Thats worked for 3 games perfectly. But its a crap system.

The trouble is, peoples incomes are on a 0->1 scale. And all effects are percentages. So for example if free bus passess give retired people a 0.05 income boost, that increases the income of all retired people by 5%. Fine?

NO

Because working class ex-street sweeper mavis just got a bus pass worth $500, but retired hedge fund manager Boris just got a buss pass worth $15,000. WTF? why does democracy hate poor people? The problem is that we have only ever been able to use effects to apply percentages to incomes. That means EVERY benefit, or tax, or effect is proprotional to your income. That means lambourghini drivers pay more in car tax than skoda owners (maybe intentional), but means the state pension depends on how wealthy you already are.

Its fixed. it was hard.

Basically I have had to code an entirely new shadow system of fixed-income neurons that can cope with values beyond 1, and then (this is the hard bit) written code that stitches it all back together internally so that we can still use the same mechansims to move people between middle-income and poor etc, and still display everything in the UI as though nothing has changed.

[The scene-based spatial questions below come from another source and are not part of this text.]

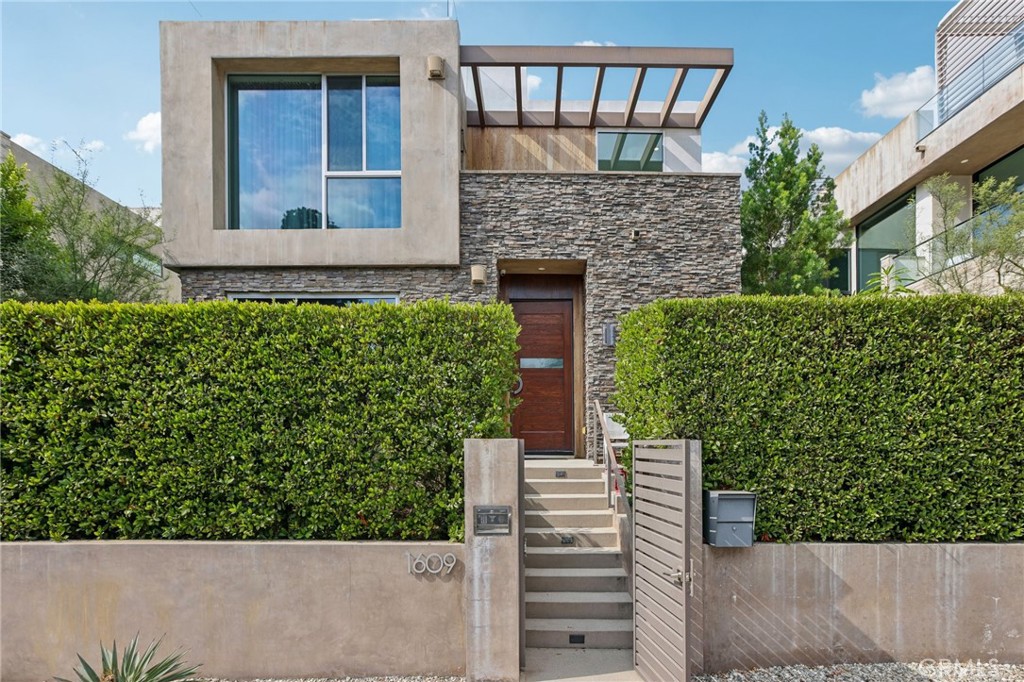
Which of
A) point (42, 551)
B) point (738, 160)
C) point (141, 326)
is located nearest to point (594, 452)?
point (141, 326)

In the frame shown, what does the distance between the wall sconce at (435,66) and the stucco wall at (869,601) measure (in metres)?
6.55

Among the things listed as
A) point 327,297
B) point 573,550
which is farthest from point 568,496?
point 327,297

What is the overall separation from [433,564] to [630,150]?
25.1ft

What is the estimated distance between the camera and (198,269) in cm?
727

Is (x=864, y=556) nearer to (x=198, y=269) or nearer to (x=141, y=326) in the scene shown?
(x=141, y=326)

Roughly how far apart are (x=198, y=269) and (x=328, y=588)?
499 cm

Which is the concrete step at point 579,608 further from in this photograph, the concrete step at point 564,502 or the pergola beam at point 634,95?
the pergola beam at point 634,95

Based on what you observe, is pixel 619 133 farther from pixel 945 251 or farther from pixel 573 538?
pixel 573 538

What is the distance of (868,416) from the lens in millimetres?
4648

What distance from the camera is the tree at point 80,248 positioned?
8000 millimetres

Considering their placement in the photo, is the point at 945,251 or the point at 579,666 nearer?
the point at 579,666

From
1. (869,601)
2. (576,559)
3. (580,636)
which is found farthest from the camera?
(576,559)

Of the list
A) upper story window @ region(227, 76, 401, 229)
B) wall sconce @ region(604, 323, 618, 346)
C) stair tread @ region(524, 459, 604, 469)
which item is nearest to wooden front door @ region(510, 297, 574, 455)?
stair tread @ region(524, 459, 604, 469)

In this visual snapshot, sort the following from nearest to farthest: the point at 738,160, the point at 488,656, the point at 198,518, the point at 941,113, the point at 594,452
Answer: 1. the point at 488,656
2. the point at 198,518
3. the point at 594,452
4. the point at 738,160
5. the point at 941,113
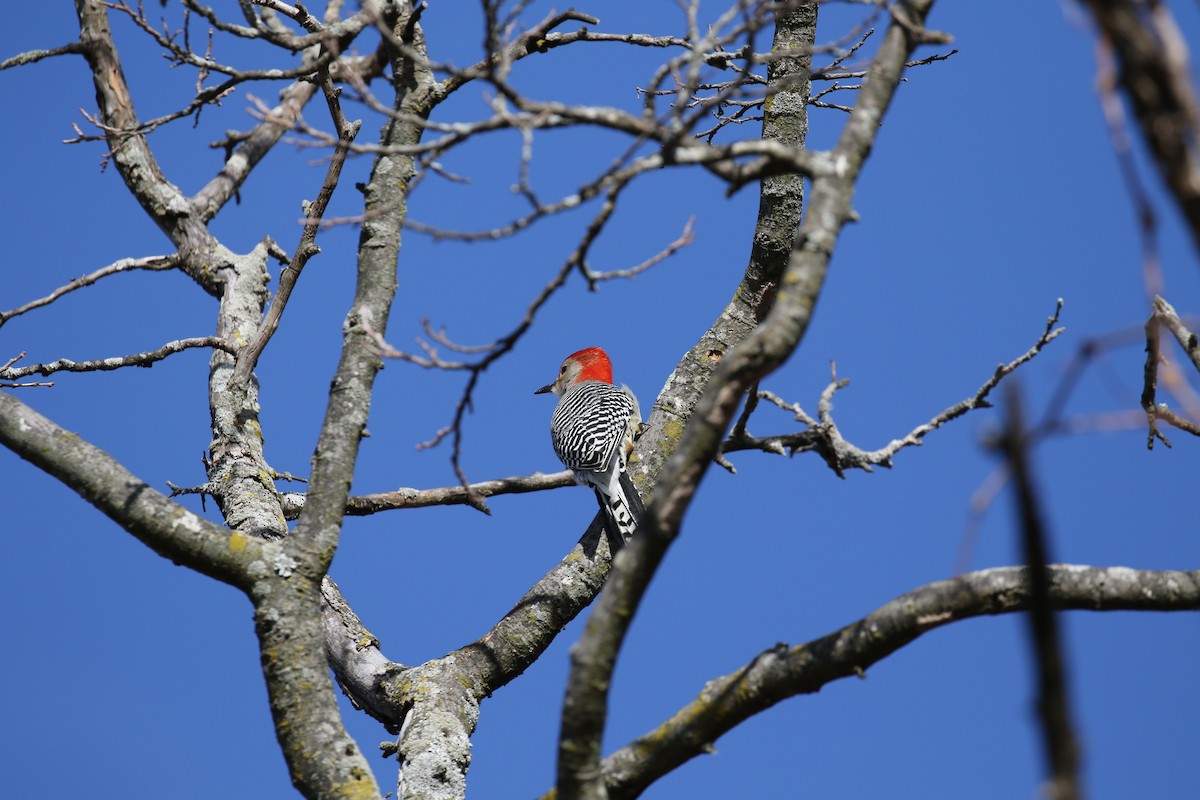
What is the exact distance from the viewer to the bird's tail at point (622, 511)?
5277 mm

This was hellish, because it also means restitching together lists of totally different UI items on the fly with different calculation methods to come up with a result that looks the same as it used to. Its taken a week of fixing edge cases, checking, altering UI, and writing lots and lots and lots of code which mostly will go underappreciated :D.

But thankfully it now works, and it means we can have effects in the game which are +10% income of retired people, and also effects that are +$10,000 income of retired people, as the designer or modder sees fit. This means helicopter money can actually be fixed for everyone, free school meals no longer serve foie gras to rich students, and so-on.

You wont notice it immediately but its a massive improvement in the underlying simulation code in the game. It stressed me and tired me out so much to do it that im forcing myself not to code today so I can recover.